My last days at all of my jobs (5) have been uneventful. To expect any sort of excitement or severance package like maybe a Range Rover for “your many years of unrivaled service” is futile. The best I got was a plate of chili cheese fries from my school district boss, which I had to eat alone because summer hours for everyone else was reduced. My last day for tutoring college algebra was not celebrated. The finale to my medical assisting gig led to hugs and kisses from my coworkers. And finally, my service to Pippin ended with cushy summer hours of sitting on a chair for 8 hours a day three times a week, watching my life pass me by, and visible growth of facial hair to my hourly trips to the bathroom after drinking too much coffee.

Don’t get me wrong I never expected anything in return. I’m by nature a stress fanatic and workaholic (which I’ll be soon part of a psych study in UCI where they see how stress affects students; obviously they turn out like me, overworked, underloved, but infinite cash flow ;D). It was recently that I had another nervous breakdown, however a really good friend helped me through it.

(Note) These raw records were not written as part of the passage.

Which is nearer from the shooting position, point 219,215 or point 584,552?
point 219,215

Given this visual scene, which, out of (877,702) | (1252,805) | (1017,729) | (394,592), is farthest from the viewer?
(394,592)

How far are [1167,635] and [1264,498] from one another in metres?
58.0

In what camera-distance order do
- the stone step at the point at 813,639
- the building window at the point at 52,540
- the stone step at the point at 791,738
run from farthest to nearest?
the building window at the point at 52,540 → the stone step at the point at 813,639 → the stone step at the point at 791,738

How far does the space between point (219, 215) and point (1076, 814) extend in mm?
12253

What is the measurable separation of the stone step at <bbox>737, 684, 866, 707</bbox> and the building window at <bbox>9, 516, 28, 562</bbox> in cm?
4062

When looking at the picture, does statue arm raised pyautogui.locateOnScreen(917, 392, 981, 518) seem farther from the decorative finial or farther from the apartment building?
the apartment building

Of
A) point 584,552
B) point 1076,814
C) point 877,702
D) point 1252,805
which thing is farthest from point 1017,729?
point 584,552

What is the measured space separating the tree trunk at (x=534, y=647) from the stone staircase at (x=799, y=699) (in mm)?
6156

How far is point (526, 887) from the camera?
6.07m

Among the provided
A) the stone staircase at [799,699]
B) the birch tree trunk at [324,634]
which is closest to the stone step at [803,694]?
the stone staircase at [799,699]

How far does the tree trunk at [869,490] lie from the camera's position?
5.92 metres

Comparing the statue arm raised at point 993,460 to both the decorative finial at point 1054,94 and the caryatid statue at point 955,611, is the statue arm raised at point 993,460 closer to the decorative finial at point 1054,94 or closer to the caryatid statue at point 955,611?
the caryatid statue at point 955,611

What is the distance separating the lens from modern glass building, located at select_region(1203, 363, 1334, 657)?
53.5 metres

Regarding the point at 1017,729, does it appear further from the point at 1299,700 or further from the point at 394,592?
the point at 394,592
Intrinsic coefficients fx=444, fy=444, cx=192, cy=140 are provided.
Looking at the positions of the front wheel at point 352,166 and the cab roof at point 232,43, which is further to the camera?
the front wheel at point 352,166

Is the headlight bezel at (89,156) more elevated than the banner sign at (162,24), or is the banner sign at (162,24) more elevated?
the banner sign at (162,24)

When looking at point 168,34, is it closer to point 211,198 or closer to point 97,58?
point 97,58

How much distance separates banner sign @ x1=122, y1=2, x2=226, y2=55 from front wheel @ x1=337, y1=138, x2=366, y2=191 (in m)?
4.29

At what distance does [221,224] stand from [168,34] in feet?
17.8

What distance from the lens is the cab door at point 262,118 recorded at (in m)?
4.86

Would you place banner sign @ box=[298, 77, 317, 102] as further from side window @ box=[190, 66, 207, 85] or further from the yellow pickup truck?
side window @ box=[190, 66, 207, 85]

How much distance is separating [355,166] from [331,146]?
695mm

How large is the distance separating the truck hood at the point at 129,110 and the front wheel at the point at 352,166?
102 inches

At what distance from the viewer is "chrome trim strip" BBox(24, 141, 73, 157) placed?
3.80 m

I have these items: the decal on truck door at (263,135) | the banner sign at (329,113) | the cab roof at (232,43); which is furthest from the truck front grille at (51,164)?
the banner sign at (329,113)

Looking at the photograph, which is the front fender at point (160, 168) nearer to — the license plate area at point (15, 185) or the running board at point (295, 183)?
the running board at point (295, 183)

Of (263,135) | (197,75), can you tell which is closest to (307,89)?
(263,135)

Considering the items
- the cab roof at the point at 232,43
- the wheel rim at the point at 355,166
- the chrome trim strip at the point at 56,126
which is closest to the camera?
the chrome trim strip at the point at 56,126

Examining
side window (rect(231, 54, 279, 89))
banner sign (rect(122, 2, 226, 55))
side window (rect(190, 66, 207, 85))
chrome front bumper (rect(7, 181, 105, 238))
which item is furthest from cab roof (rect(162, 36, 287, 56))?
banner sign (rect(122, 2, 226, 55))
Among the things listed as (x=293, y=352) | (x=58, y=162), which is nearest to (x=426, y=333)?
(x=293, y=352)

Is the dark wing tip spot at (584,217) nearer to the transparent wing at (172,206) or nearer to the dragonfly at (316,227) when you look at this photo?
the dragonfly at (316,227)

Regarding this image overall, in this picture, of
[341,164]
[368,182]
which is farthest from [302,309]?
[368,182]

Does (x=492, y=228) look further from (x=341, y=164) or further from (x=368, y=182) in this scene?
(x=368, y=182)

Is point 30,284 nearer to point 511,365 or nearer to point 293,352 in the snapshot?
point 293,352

“But do you like it?” he asked after dessert and a couple of beers.

“I don’t know…I’ve done everything right…sometimes I wish I could be stupid. Just one time I hope I enjoyed a failure. One time maybe I’d like a big red cross on my forehead." I responded with tears still rolling down my cheek carried over from retelling my coming out experience.

“But do you enjoy it?” he asked once more.

“I’ve been trained to enjoy it. I’ve been given a gold star for every goddamn thing. I don’t know what I want anymore. I wish I wished what you want” I gulped pointing to his apathetic view about life.

“You’re putting in a lot of effort…just wait to reap the benefits. Hang in there. I could’ve been a great athlete. I just chose not to pursue it. That’s my decision. I know one day you’ll be a head nurse or higher and you’ll be with a great guy.”

I thanked him and laughed as I ended the lives of slow running tears.

“I wish you could write your stories as well. Your life is so inspiring and moving I feel like people out there are missing out when you don’t share it.”

So my last hoorah at being awesome for these two years was to consult for a manager at Brandywine about the menu planning and costing program that UCI Dining and Hospitality uses. Thanks for the leadership and technical experience Pippin Commons. I’ll carry it far.